We need big, big thinking! And you know, when Franklin Roosevelt did the Four Corners, when he did the Rural Electrification, the Hoover Dam, the Grand Coulee Dam—these were incredible, huge projects, that transformed the nation, gave hope to people, gave real jobs, real infrastructure programs. And you know, these are the kind things we need to think about again! Big, big things, that give people hope, sparks interest in them, sparks the creativity, sparks the love of life.

And we've fallen short of all this.

Don't Give Up the Fight!

Hamler: Well, I think this, again ironically, puts us in a really profound period in history, because as much as we are on the brink of a dark age, we also could possibly be on the brink of a new era of mankind as a whole, a new Renaissance potentially. But I think it's going to require what you were discussing about the commitment to mankind, over Wall Street, over anything else, at this point.
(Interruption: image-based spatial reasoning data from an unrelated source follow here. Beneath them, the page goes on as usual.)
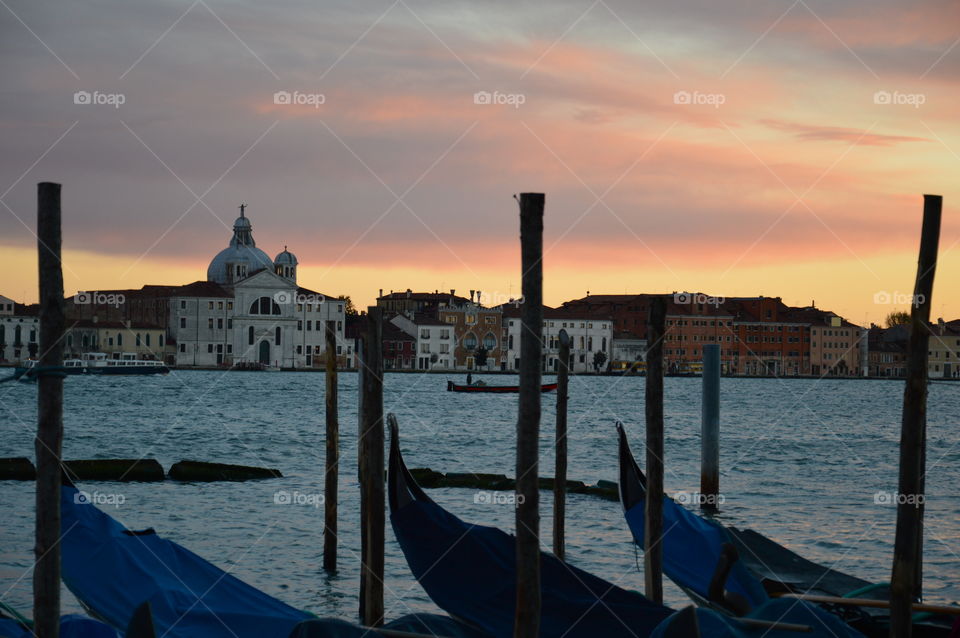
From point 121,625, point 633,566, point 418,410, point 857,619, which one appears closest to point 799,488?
point 633,566

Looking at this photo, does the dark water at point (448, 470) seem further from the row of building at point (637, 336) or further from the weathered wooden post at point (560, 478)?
the row of building at point (637, 336)

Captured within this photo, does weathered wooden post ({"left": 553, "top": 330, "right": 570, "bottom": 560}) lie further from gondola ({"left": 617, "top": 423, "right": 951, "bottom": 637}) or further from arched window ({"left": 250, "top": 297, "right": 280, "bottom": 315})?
arched window ({"left": 250, "top": 297, "right": 280, "bottom": 315})

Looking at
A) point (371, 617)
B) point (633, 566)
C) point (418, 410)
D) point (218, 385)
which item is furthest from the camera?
point (218, 385)

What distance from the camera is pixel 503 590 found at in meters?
6.08

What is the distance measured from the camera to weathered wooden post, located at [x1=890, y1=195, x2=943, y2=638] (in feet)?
18.3

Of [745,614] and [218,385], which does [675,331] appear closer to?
[218,385]

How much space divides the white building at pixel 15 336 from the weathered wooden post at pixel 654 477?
242ft

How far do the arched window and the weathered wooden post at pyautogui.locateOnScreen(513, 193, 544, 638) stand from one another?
70.3 m

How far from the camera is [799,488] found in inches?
633

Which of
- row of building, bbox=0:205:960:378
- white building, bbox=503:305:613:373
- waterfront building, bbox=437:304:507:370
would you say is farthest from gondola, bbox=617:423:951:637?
white building, bbox=503:305:613:373

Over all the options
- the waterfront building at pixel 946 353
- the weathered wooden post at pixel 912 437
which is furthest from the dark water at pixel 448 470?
the waterfront building at pixel 946 353

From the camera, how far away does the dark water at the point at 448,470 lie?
9469mm

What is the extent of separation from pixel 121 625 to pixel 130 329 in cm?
6917

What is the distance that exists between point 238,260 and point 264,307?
446 centimetres
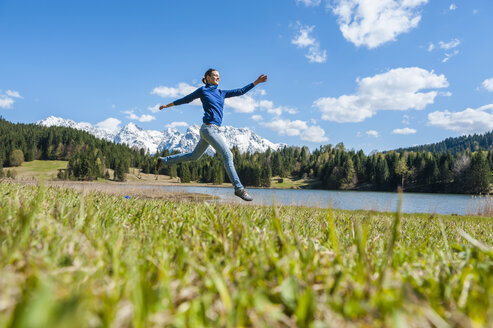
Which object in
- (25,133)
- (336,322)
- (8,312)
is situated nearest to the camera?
(8,312)

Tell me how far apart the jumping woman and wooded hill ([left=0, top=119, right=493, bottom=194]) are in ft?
218

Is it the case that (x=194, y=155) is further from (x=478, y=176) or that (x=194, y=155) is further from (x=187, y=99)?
(x=478, y=176)

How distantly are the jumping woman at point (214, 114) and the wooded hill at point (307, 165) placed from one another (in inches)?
2619

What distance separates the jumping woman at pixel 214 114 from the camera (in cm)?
605

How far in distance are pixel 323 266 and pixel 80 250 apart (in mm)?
1135

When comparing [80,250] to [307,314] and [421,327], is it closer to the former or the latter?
[307,314]

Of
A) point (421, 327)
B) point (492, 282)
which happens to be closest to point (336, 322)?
point (421, 327)

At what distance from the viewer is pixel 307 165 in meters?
149

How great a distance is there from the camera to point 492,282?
1.16 metres

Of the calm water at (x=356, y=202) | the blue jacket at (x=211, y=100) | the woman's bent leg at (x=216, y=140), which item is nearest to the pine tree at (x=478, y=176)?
the calm water at (x=356, y=202)

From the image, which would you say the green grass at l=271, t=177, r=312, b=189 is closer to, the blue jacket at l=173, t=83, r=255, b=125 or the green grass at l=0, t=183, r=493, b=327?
the blue jacket at l=173, t=83, r=255, b=125

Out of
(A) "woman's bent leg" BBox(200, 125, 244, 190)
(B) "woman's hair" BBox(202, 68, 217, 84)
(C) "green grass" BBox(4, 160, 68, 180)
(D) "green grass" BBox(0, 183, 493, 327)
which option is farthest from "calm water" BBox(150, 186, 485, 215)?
(C) "green grass" BBox(4, 160, 68, 180)

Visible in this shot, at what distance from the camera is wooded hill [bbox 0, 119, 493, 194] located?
9269 cm

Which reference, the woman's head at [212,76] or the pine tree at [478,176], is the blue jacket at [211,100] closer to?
the woman's head at [212,76]
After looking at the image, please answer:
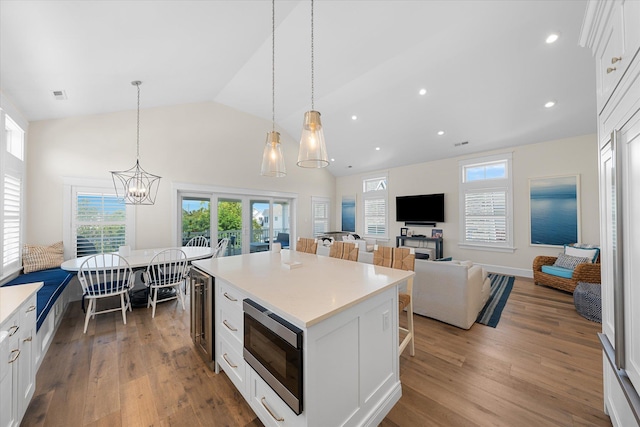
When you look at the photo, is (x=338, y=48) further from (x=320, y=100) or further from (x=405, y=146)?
(x=405, y=146)

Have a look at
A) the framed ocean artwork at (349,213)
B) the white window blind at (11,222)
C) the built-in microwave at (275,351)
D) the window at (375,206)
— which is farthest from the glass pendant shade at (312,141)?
the framed ocean artwork at (349,213)

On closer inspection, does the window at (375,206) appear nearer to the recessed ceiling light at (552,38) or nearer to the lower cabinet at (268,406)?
the recessed ceiling light at (552,38)

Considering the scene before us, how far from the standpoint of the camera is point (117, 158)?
13.6 feet

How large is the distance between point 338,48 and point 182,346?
13.5 feet

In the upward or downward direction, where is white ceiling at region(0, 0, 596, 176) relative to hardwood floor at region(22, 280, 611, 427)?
upward

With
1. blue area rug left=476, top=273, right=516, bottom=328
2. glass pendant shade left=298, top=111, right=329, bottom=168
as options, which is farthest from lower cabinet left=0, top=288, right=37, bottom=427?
blue area rug left=476, top=273, right=516, bottom=328

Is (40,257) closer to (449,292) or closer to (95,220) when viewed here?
(95,220)

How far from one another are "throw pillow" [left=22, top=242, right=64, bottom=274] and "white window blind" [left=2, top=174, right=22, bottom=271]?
0.37 feet

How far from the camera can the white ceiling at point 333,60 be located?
212 cm

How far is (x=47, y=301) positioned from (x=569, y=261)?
283 inches

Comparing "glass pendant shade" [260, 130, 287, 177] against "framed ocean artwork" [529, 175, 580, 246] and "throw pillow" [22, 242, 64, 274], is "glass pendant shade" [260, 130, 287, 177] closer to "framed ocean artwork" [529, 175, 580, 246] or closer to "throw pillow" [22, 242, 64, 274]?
"throw pillow" [22, 242, 64, 274]

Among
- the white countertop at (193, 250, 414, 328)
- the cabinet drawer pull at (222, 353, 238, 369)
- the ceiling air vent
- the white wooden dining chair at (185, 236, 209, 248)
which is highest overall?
the ceiling air vent

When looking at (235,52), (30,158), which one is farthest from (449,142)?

So, I think that, just to conclude, I'll just make the call right now, with Mr. Clark: That we need a commitment to mankind as a whole. We need to make sure that things like NAWAPA get built, we need to make sure that Glass-Steagall gets passed; but most importantly, right now, we need to make sure that Barack Obama is removed from office, before the next election, so that this is all possible.

So, Mr. Clark, do you have any final words?

Clark: Just really, for the audience: Don't give up the fight. It's lonely, it's difficult, it's trying, it's hard—it's the only thing that matters. Very few other things in our lives matter, except to make the financial system work for the people, and create a better and bigger future for ourselves. If we don't do so, we're in really deep depths of trouble!